September 12, 2013
On Wednesday, 11 September 2013 at 20:28:06 UTC, H. S. Teoh wrote:
> On Wed, Sep 11, 2013 at 10:18:12PM +0200, Dicebot wrote:
>> On Wednesday, 11 September 2013 at 20:08:44 UTC, H. S. Teoh wrote:
>> >On Wed, Sep 11, 2013 at 10:04:20PM +0200, Dicebot wrote:
>> >>On Wednesday, 11 September 2013 at 19:58:36 UTC, H. S. Teoh wrote:
>> >>>I disagree. I think it's more readable to use a consistent prefix,
>> >>>like kw... or kw_... (e.g. kw_int, kw_return, etc.), so that it's
>> >>>clear you're referring to token types, not the actual keyword.
>> >>
>> >>Not unless you want to change the style guide and break existing
>> >>Phobos code ;)
>> >
>> >How would that break Phobos code? Phobos code doesn't even use
>> >std.d.lexer right now.
>> 
>> Phobos code must conform its style guide. You can't change it
>> without changing existing Phobos code that relies on it.
>> Inconsistent style is worst of all options.
>
> This doesn't violate Phobos style guidelines:
>
> 	enum TokenType {
> 		kwInt,
> 		kwFloat,
> 		kwDouble,
> 		...
> 		kwFunction,
> 		kwScope,
> 		... // etc.
> 	}
>

Int, Function, Scope, Import are all valid identifiers.
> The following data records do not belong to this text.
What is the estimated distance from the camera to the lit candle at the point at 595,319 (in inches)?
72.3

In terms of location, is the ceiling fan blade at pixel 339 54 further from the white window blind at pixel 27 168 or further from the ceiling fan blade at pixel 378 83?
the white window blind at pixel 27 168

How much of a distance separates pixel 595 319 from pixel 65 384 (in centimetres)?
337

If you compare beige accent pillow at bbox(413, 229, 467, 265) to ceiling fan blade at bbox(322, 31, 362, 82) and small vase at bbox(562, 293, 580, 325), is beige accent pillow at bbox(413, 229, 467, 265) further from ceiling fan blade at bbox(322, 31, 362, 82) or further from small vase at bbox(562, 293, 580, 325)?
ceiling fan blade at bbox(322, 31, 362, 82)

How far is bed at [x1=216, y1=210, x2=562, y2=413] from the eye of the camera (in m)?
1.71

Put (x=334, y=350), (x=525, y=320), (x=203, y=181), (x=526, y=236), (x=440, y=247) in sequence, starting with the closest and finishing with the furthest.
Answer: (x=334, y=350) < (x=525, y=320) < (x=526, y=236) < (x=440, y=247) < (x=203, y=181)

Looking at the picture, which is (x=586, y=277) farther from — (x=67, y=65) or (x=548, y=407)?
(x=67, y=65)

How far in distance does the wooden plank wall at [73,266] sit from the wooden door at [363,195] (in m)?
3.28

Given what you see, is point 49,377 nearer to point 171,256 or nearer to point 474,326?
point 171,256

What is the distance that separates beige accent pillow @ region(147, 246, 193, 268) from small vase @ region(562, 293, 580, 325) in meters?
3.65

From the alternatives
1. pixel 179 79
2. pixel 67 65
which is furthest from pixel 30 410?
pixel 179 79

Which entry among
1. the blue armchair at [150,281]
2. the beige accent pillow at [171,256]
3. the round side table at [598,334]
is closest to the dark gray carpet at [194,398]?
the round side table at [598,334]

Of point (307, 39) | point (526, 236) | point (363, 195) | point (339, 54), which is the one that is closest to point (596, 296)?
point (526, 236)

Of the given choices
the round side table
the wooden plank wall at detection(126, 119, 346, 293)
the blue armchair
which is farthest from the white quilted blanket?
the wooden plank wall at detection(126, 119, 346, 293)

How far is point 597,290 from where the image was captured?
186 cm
random minimization like kw is really bad. It is even worse when it doesn't make anything sorter.
September 12, 2013
On 9/11/2013 6:30 PM, deadalnix wrote:
> Indeed. What solution do you have in mind ?
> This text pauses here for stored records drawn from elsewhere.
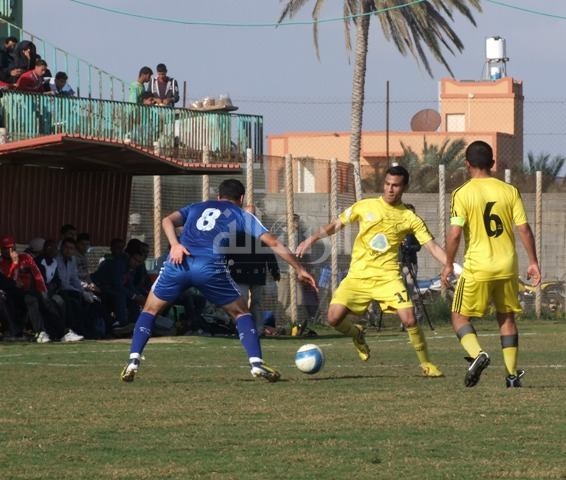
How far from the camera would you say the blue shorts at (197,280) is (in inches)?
517

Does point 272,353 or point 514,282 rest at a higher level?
point 514,282

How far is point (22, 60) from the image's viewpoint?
24125 millimetres

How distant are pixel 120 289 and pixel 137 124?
15.4 ft

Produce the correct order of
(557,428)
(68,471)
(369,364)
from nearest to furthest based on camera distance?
(68,471) < (557,428) < (369,364)

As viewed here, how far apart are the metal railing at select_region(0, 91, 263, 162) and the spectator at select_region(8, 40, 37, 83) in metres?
0.61

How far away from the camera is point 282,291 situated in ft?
85.5

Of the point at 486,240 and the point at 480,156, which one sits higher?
the point at 480,156

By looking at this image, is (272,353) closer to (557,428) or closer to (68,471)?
(557,428)

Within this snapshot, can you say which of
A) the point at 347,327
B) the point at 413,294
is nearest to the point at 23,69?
the point at 413,294

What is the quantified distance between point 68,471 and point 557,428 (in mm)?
3117

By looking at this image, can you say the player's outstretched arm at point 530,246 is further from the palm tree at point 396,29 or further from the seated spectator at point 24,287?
the palm tree at point 396,29

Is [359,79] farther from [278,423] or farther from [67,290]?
[278,423]

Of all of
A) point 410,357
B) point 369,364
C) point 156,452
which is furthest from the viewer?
point 410,357

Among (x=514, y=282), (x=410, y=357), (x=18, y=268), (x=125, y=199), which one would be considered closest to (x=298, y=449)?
(x=514, y=282)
The solution dmd uses is to put in an intermediary layer that saves the lookahead tokens in a linked list.
September 12, 2013
On Thursday, 12 September 2013 at 01:39:52 UTC, Walter Bright wrote:
> On 9/11/2013 6:30 PM, deadalnix wrote:
>> Indeed. What solution do you have in mind ?
>
> The solution dmd uses is to put in an intermediary layer that saves the lookahead tokens in a linked list.
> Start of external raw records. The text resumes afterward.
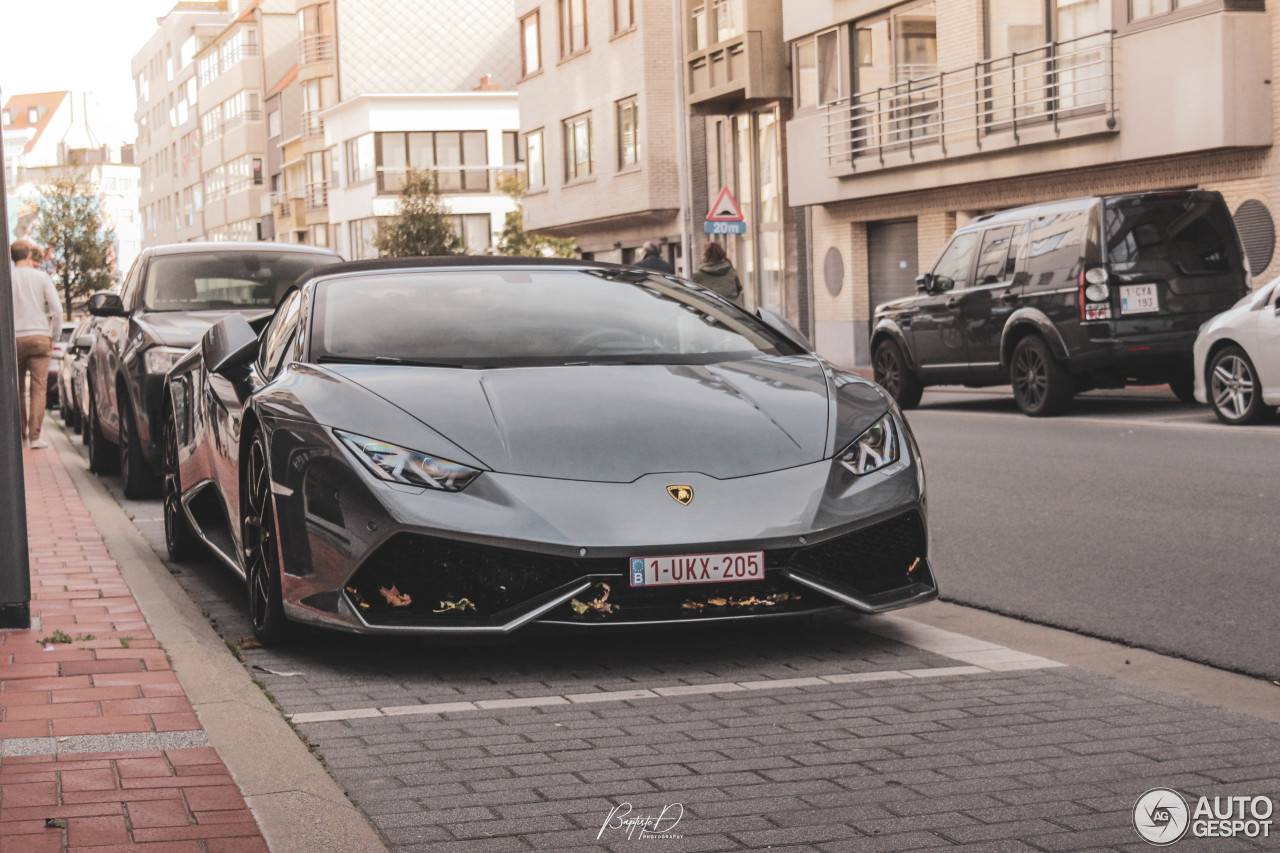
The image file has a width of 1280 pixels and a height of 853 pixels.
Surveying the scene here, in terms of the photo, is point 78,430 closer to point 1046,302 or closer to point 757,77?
point 1046,302

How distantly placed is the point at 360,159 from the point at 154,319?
65.8 meters

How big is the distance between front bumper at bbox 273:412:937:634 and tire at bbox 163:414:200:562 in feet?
9.00

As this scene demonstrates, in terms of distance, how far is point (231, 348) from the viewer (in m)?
6.88

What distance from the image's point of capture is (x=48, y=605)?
643 cm

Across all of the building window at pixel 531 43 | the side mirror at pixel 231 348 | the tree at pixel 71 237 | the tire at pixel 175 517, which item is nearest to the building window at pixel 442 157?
the tree at pixel 71 237

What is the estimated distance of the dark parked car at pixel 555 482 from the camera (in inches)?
202

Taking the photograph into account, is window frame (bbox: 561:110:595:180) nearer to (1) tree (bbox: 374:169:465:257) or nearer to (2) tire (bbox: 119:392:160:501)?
(1) tree (bbox: 374:169:465:257)

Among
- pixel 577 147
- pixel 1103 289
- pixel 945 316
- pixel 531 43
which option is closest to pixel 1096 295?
pixel 1103 289

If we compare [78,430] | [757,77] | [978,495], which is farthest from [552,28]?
[978,495]

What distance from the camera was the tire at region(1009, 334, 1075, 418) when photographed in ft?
54.8

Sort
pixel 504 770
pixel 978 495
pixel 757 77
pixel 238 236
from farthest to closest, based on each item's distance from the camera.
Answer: pixel 238 236 → pixel 757 77 → pixel 978 495 → pixel 504 770

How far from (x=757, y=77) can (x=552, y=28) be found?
13.7 metres

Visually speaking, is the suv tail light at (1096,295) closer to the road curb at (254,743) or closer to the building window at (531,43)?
the road curb at (254,743)

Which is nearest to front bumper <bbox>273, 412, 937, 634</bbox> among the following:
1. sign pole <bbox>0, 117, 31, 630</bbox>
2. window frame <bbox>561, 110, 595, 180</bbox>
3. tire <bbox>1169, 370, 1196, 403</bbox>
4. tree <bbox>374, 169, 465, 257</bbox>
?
sign pole <bbox>0, 117, 31, 630</bbox>
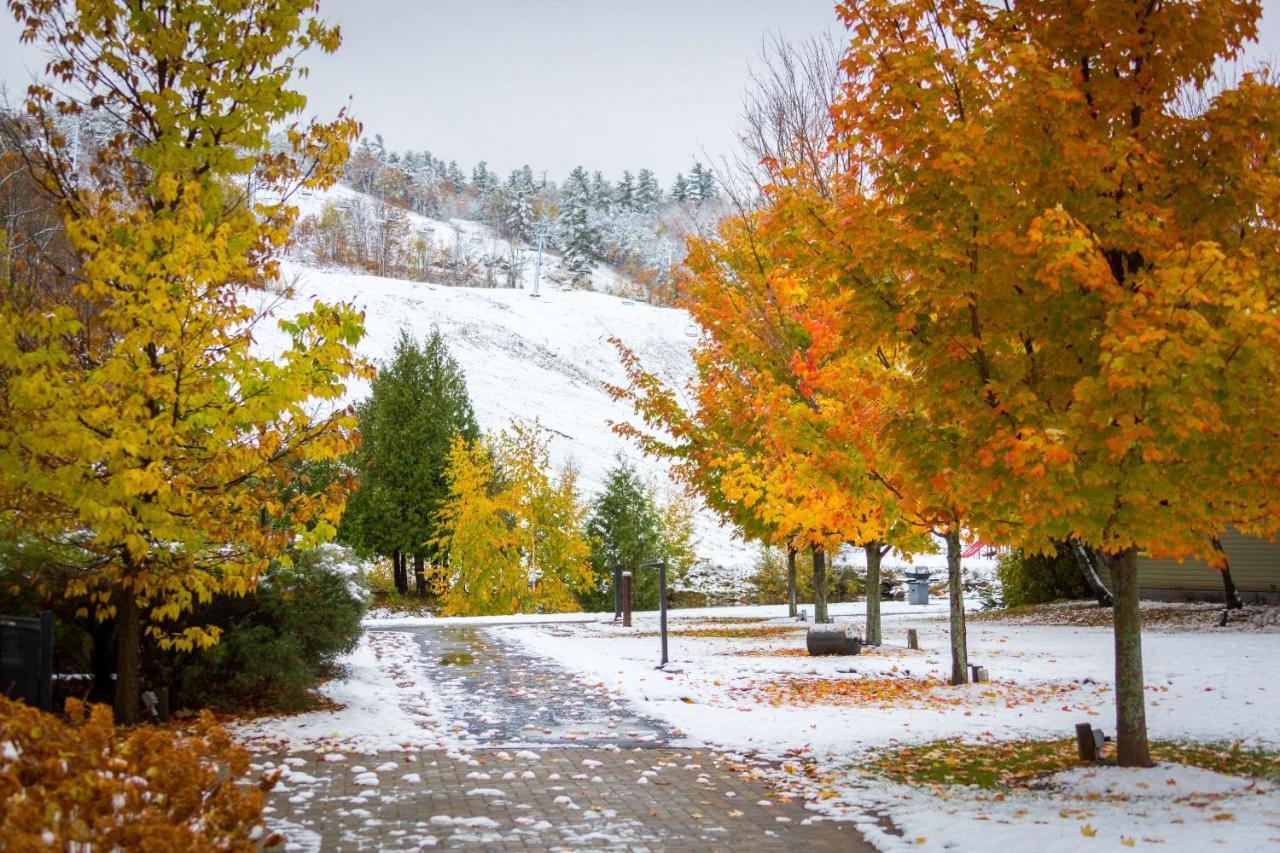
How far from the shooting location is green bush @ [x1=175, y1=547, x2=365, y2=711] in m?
9.88

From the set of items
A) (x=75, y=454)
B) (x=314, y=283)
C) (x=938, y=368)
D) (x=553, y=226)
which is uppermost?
(x=553, y=226)

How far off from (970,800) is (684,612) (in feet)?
69.4

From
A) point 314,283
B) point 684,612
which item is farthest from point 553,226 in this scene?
point 684,612

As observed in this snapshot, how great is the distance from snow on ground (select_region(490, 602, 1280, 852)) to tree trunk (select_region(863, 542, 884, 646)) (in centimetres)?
77

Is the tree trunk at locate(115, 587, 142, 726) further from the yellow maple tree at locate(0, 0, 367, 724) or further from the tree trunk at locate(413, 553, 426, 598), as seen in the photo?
the tree trunk at locate(413, 553, 426, 598)

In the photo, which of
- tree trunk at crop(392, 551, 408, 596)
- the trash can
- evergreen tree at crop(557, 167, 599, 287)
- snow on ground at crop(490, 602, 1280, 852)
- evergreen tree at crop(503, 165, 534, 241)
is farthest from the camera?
evergreen tree at crop(503, 165, 534, 241)

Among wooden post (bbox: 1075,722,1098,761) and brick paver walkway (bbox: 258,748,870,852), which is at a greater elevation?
wooden post (bbox: 1075,722,1098,761)

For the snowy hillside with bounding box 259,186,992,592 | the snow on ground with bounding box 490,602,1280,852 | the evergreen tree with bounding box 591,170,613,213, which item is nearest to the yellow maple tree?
the snow on ground with bounding box 490,602,1280,852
But then, you have an extra step when looking up every tokens + memory management overhead. How big is the performance improvement ?
September 12, 2013
On Thursday, September 12, 2013 03:37:06 deadalnix wrote:
> Int, Function, Scope, Import are all valid identifiers.

All of which violate Phobos' naming conventions for enum values (they must start with a lowercase letter), which is why we went with adding an _ on the end. And it's pretty much as close as you can get to the keyword without actually using the keyword, which is a plus IMHO (though from the sounds of it, H.S. Teoh would consider that a negative due to possible confusion with the keyword).

- Jonathan M Davis
September 12, 2013
On 09/12/2013 03:30 AM, deadalnix wrote:
>>
>> That's correct, but that implies re-lexing the tokens, which has
>> negative performance implications.
>
> Indeed. What solution do you have in mind ?

Buffering the tokens would work. There are some ways promote input ranges to forward ranges. But there are also some pitfalls like the implicit save on copy.

I have two prototypes for a generic input range buffer.

https://gist.github.com/dawgfoto/2187220 - uses growing ring buffer
https://gist.github.com/dawgfoto/1257196 - uses ref counted lookahead buffers in a singly linked list

The lexer itself has a ringbuffer for input ranges.
https://github.com/Hackerpilot/phobos/blob/master/std/d/lexer.d#L2278
September 12, 2013
On 09/12/2013 03:39 AM, Walter Bright wrote:
> On 9/11/2013 6:30 PM, deadalnix wrote:
>> Indeed. What solution do you have in mind ?
>
> The solution dmd uses is to put in an intermediary layer that saves the
> lookahead tokens in a linked list.

Linked list sounds bad.
Do you have a rough idea how often lookahead is needed, i.e. is it performance relevant? If so it might be worth tuning.
September 12, 2013
Jonathan M Davis wrote:

> You have to look ahead to figure out whether it's .. or a floating point literal.

This lookahead is introduced by using a petty grammar.

Please reconsider, that lexing searches for the leftmost longest pattern
of the rest of the input. This means that introducing a pattern like
 `<int>\.\.'    	return TokenType.INTDOTDOT;
would eliminate the lookahead in the lexer.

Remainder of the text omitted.